3.6. Multi-Objective Optimization

3.6.1. Methodology and Findings

Simultaneously optimizing multiple responses poses several challenges in attaining optimal values for each response. Therefore, the most viable approach to achieving results that align with all conditions is through multi-objective optimization. This entails identifying the best possible responses by employing multi-objective optimization techniques, followed by the development and validation of ANOVA models for all responses. The global desirability function utilized for RSM optimization is delineated in Equation (12) [66].

$$D={\left(d_1^{r_1}{d}_2^{r_2}{d}_3^{r_3}\dots d_n^{r_n}\right)}^{{\displaystyle \raisebox{1ex}{$1$}\!\left/ \!\raisebox{-1ex}{$\sum r_i$}\right.}}={[{{\displaystyle \int }}_{i=1}^n{d}_i^{r_i}]}^{{\displaystyle \raisebox{1ex}{$1$}\!\left/ \!\raisebox{-1ex}{$\sum r_i$}\right.}}$$

(12)

Goal 1 => Extract each line of the entries below that contains the word "doorway".

Supplied material =>
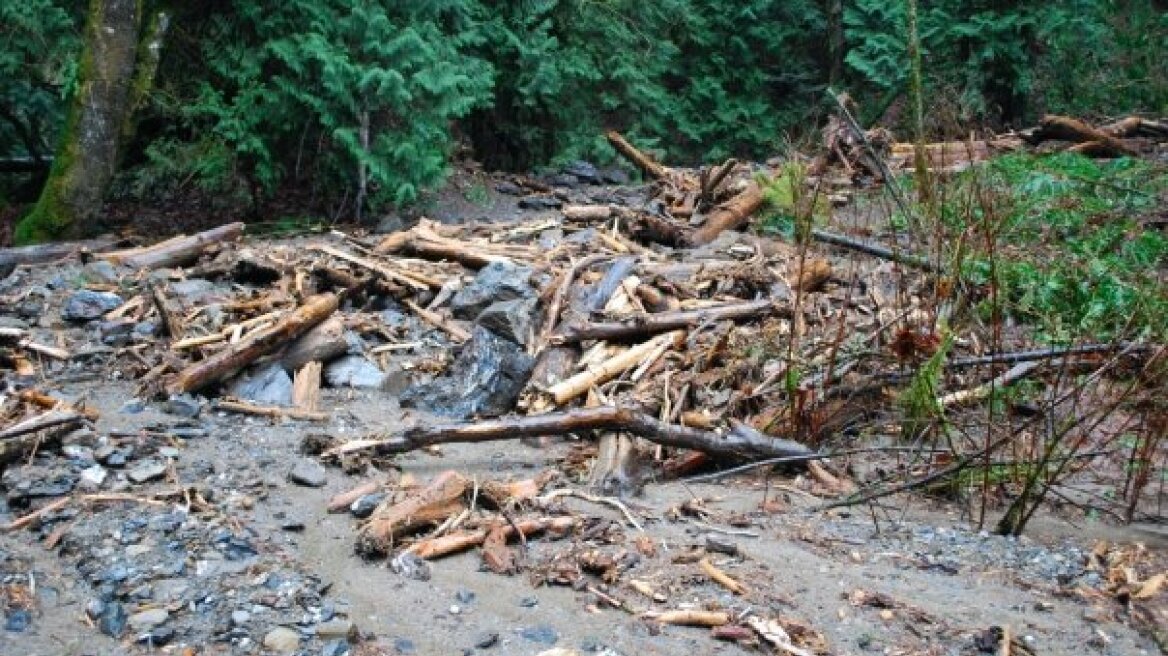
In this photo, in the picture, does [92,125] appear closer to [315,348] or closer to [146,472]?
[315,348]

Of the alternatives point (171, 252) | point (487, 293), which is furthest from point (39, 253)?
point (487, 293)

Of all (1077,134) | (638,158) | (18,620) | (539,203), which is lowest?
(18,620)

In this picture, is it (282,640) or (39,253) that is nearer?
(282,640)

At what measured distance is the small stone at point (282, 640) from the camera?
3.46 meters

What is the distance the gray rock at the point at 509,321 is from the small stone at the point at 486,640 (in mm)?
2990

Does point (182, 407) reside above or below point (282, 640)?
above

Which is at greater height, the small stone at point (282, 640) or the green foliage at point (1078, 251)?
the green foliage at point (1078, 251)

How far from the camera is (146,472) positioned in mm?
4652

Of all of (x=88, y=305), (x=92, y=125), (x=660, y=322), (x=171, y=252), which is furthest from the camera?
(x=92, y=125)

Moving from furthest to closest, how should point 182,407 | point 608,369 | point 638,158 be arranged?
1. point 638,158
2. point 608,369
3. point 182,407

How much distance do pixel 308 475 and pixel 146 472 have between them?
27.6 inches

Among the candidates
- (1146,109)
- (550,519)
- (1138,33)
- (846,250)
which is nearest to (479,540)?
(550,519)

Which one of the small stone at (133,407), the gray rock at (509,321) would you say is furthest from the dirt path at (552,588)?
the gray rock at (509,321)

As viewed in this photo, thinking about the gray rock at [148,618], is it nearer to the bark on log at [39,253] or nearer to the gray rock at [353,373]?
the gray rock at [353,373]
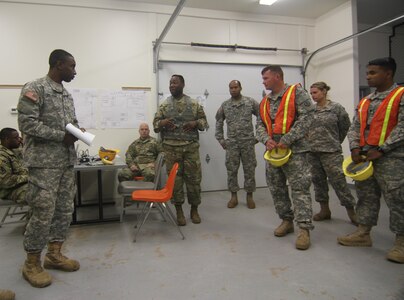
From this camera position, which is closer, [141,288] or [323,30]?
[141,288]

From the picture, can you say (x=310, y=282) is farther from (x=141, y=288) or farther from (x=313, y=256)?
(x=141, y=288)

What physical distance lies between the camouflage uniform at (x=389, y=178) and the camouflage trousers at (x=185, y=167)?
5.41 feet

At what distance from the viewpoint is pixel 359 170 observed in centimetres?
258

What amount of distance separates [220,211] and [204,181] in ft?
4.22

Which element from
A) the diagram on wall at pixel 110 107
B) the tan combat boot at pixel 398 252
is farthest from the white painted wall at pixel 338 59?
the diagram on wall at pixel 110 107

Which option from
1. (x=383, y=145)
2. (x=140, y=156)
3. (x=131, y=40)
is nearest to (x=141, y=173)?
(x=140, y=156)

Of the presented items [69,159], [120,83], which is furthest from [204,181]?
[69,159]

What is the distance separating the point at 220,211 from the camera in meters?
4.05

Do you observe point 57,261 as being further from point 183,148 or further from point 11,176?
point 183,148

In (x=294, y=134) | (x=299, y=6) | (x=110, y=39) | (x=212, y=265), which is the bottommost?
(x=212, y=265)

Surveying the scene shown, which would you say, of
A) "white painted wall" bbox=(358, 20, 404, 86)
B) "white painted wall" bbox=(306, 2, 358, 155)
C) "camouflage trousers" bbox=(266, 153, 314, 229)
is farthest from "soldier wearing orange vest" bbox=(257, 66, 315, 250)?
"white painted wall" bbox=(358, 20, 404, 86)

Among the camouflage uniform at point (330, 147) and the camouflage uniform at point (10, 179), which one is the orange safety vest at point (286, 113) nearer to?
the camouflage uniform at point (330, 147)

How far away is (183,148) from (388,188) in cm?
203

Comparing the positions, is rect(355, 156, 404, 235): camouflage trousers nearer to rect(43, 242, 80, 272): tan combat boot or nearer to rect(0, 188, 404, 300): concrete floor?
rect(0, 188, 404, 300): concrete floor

==

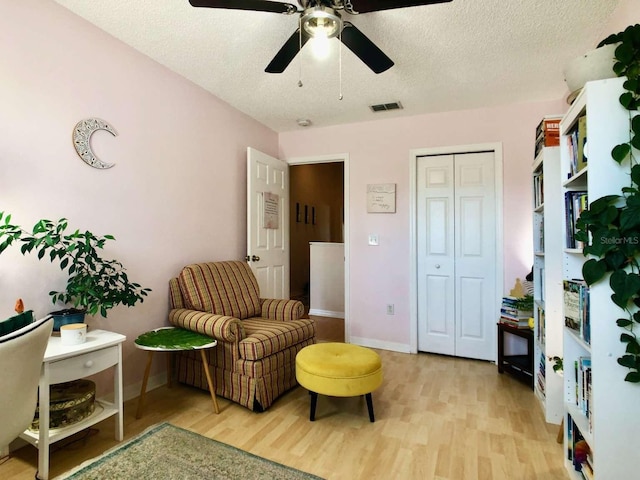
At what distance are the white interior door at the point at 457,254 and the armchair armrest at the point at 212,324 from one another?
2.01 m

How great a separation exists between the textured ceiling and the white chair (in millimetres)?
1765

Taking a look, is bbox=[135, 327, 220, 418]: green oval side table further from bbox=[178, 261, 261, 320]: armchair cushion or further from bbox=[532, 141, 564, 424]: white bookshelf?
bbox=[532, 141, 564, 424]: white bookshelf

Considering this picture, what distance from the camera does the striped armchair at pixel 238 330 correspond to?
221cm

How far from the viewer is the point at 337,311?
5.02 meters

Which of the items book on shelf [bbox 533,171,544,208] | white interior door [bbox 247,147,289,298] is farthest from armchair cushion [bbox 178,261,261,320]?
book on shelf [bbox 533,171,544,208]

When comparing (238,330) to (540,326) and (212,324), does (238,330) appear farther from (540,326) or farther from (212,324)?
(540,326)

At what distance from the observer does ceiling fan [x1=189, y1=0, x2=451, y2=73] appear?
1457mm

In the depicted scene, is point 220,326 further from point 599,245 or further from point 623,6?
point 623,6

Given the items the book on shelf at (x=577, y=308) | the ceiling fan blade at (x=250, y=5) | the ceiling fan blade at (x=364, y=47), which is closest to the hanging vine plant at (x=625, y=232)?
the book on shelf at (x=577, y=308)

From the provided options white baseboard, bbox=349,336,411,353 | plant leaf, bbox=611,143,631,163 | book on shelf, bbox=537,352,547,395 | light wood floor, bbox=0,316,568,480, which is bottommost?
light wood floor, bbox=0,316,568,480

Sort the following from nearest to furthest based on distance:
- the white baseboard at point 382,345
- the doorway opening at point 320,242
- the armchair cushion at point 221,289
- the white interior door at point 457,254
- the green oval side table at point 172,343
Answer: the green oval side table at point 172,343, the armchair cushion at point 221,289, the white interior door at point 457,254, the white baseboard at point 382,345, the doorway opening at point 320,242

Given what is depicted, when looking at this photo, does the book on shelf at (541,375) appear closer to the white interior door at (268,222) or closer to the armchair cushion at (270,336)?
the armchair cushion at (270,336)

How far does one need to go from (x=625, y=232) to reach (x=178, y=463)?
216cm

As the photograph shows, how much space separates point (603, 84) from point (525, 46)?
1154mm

Goal 2 => Transcribe the stretch of the multi-objective optimization passage from "3.6. Multi-Objective Optimization" through "Equation (12) [66].".

Written solution 1 =>
- the doorway opening at point 320,242
Answer: the green oval side table at point 172,343, the armchair cushion at point 221,289, the white interior door at point 457,254, the white baseboard at point 382,345, the doorway opening at point 320,242

Written solution 2 =>
3.6. Multi-Objective Optimization

3.6.1. Methodology and Findings

Simultaneously optimizing multiple responses poses several challenges in attaining optimal values for each response. Therefore, the most viable approach to achieving results that align with all conditions is through multi-objective optimization. This entails identifying the best possible responses by employing multi-objective optimization techniques, followed by the development and validation of ANOVA models for all responses. The global desirability function utilized for RSM optimization is delineated in Equation (12) [66].